[Hackathon 2024][Gadolinium][Docker] Don’t include unnecessary files in image
Neobody-0 opened this issue · 0 comments
Rule title
Don’t include unnecessary files in image
Language and platform
Docker
Rule description
Eliminating unnecessary files will naturally decrease the image size. A smaller image shortens build time and lowers storage costs, contributing to energy savings and environmentally friendly coding practices.
One way to avoid unnecessary files is to use a .dockerignore
file.
When executing a build command, the build client searches for a .dockerignore
file in the context's root directory. Should this file be present, it excludes files and directories matching the patterns specified within from the build context prior to sending it to the builder.
https://docs.docker.com/build/building/context/#dockerignore-files
Rule short description
Exclude files not relevant to the build, without restructuring your source repository. https://docs.docker.com/develop/develop-images/guidelines/
Rule justification
In this article as an example : Ten simple rules for writing Dockerfiles for reproducible data science - PMC (nih.gov), sometimes we could introduce data not useful for final image (data, temporary files, dependencies, etc), as mentioned in the article “Storing data files outside of the container allows handling of very large or sensitive datasets, e.g., proprietary data or private information.
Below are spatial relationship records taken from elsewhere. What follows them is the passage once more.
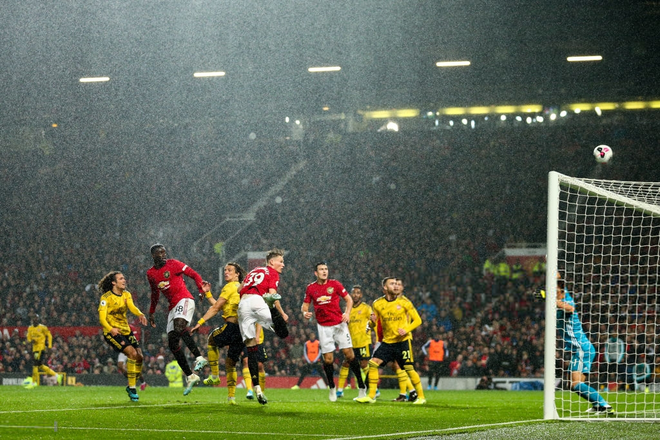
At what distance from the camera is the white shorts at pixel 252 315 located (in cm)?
1184

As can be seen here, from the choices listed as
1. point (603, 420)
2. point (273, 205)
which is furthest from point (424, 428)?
point (273, 205)

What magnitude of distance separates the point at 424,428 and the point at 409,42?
23.5 m

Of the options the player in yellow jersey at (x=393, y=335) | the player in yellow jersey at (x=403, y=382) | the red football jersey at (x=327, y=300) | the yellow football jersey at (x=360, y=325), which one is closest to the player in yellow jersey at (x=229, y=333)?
the red football jersey at (x=327, y=300)

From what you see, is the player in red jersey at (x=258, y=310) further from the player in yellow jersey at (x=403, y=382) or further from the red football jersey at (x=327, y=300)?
the player in yellow jersey at (x=403, y=382)

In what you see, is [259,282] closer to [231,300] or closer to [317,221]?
[231,300]

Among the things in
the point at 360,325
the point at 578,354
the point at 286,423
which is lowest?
the point at 286,423

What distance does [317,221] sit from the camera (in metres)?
33.7

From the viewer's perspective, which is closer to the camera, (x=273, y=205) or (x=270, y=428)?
(x=270, y=428)

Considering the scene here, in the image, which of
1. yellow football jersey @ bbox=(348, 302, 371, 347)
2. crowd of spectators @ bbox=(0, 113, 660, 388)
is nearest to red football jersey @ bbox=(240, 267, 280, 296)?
yellow football jersey @ bbox=(348, 302, 371, 347)

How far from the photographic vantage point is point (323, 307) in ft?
47.4

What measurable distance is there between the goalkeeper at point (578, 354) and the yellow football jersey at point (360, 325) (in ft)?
20.2

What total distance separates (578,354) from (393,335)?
3574mm

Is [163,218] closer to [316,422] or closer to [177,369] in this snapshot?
[177,369]

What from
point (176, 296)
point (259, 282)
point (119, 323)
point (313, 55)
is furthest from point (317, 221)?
point (259, 282)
Do not include such data in an image! To avoid publishing sensitive data by accident, you can add the data directory to the .dockerignore file, which excludes files and directories from the build context, i.e., the set of files considered by docker build. Ignoring data files also speeds up the build in cases where there are very large files or many small files.”
Why it matters:
- Image Size Reduction : Larger images necessitate increased storage space, longer transfer times, and more resources for loading into memory and processing.
- Speed Up Build : Ignoring data files can accelerate the build process when large files or numerous small files are involved.
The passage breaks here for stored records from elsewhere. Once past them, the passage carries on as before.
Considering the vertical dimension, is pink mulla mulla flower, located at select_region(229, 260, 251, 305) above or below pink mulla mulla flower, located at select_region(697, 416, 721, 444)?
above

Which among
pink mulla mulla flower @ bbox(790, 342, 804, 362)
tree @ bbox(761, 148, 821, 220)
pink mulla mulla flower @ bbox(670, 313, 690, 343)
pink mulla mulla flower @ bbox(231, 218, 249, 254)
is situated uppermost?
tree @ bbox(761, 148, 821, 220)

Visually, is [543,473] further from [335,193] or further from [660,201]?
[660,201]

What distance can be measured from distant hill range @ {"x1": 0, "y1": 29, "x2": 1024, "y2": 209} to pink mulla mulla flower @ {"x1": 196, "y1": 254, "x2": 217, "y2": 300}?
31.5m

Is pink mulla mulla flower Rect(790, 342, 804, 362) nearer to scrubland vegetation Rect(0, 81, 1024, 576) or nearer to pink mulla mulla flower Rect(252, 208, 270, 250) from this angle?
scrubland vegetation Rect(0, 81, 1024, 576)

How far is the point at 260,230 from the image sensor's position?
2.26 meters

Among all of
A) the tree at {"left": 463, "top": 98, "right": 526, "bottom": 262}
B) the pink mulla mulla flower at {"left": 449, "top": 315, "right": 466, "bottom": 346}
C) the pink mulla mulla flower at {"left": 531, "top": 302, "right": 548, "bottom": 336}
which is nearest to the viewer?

- Security : Temporary files may hold sensitive data, including secrets or debug information, posing a security risk and potential for data leakage.
Severity / Remediation Cost
Severity : Major, some files could be huge, for example node_modules can have up to 400Mo (like 20x the size of an alpine image) .
Remediation cost : Easy, users need to add or complete the docker ignore file.
Implementation principle
The feasibility of the implementation hinges on the ability to scan the .dockerignore file with SonarQube. If this is achievable, we can verify its presence and possibly employ a template (similar to .gitignore) to enumerate all the files that should be omitted.
An enhancement to this rule, though potentially challenging to implement, would be to examine the base image in the Dockerfile to identify the technology and apply a corresponding template for the .dockerignore file.